The Trump administration was rebuffed by the state of Michigan Sunday after it tried to demand Detroit-area ballots from the 2024 election.

Last week, the Department of Justice sent a letter, signed by Assistant Attorney General ⁠Harmeet Dhillon, to the clerk of Wayne County, where Detroit is located. The letter demanded election ballots, ballot receipts, and ballot envelopes from the last presidential election, according to Michigan Attorney General Dana Nessel.

In a joint statement with Governor Gretchen Whitmer and Secretary of State Jocelyn Benson, Nessel called the request “as absurd as it is baseless.”

“Once again, President Trump is weaponizing the Justice Department in an attempt to sabotage our democratic process and turn it into his own personal agency to interfere in state elections,” Nessel said in the statement. “If this administration ​wants to bring this circus to our state, my office is prepared to protect the people’s right to vote.”

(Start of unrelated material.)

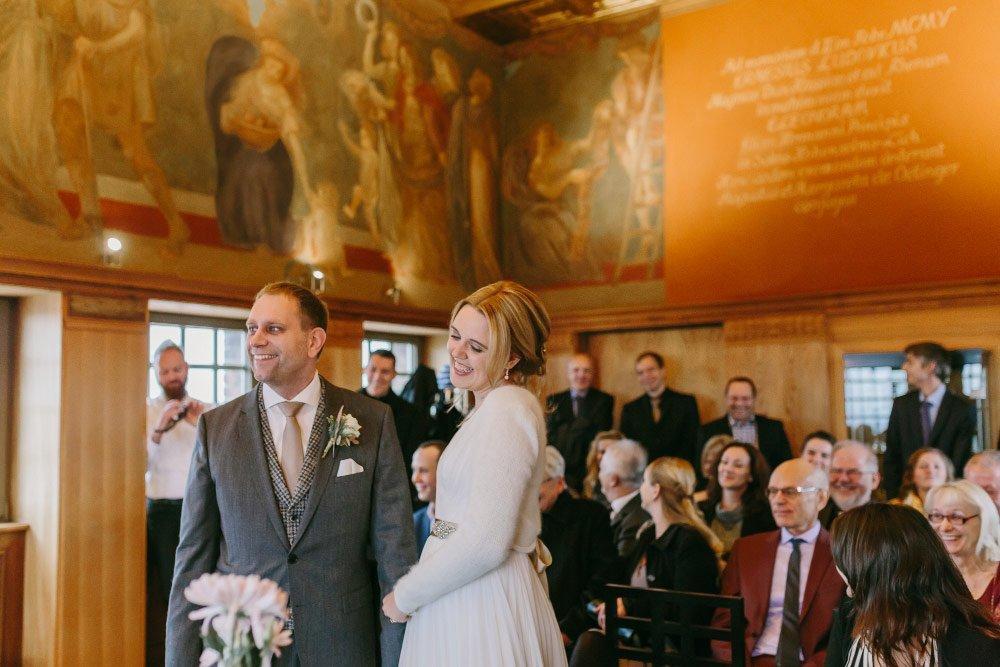 Die-Winter-Hochzeit-von-Johanna-und-Ronny-mit-Hochzeitsfotografin-Irene-Fiedler-33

It’s the latest of many attempts by the Trump administration to demand voter and election information from states across the country, ostensibly to look for evidence of fraud. Administration officials have sought election data from every state and Washington, D.C., suffering legal setbacks in Rhode Island, California, Massachusetts, and Oregon.

President Trump continues to insist that the 2020 election was stolen from him, despite a lack of evidence and multiple court losses. FBI Director Kash Patel claimed in a Fox News interview Sunday that arrests over the 2020 elections are coming “this week,” a sign that Trump’s underlings are trying to drum up a justification for him to mess with the midterms in November and possibly beyond that.